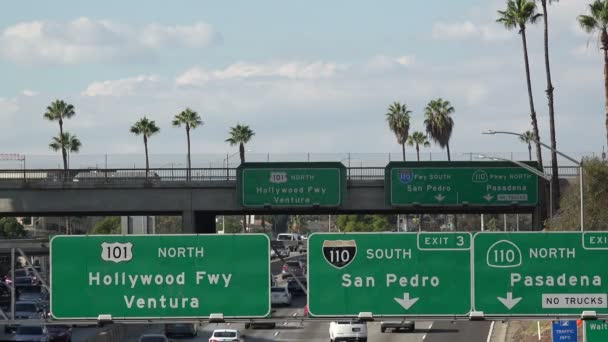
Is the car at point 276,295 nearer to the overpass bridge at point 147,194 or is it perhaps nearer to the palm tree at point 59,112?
the overpass bridge at point 147,194

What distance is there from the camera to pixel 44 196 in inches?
3022

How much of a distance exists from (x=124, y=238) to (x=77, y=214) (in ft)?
163

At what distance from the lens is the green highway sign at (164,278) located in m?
29.3

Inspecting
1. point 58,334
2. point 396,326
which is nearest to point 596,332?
point 58,334

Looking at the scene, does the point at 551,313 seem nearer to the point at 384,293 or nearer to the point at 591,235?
the point at 591,235

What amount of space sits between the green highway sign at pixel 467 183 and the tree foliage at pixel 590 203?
137 inches

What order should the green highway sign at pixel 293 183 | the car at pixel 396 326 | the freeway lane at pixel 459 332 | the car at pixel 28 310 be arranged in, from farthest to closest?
the car at pixel 396 326 → the green highway sign at pixel 293 183 → the freeway lane at pixel 459 332 → the car at pixel 28 310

**Instructions for the task:** Return every one of the rows above word for word, leaving out the pictures.

**Task solution:**
Is the car at point 276,295 nearer to the overpass bridge at point 147,194 or is it perhaps nearer to the palm tree at point 59,112?
the overpass bridge at point 147,194

What distance is there from the camera to pixel 44 196 in inches?
3022

How much of a distance exists from (x=124, y=238) to (x=77, y=214) (in ft)?
163

At what distance from the lens is the green highway sign at (164,278) located in m?
29.3

Inspecting
1. point 58,334
2. point 396,326
which is nearest to point 596,332?
point 58,334

Looking at the scene, does the point at 551,313 seem nearer to the point at 384,293 or nearer to the point at 591,235?
the point at 591,235

What amount of space sits between the green highway sign at pixel 467 183 and the tree foliage at pixel 590 203?
137 inches

What order should the green highway sign at pixel 293 183 | the car at pixel 396 326 | the freeway lane at pixel 459 332 | the car at pixel 28 310 be arranged in, from farthest to closest?
the car at pixel 396 326 → the green highway sign at pixel 293 183 → the freeway lane at pixel 459 332 → the car at pixel 28 310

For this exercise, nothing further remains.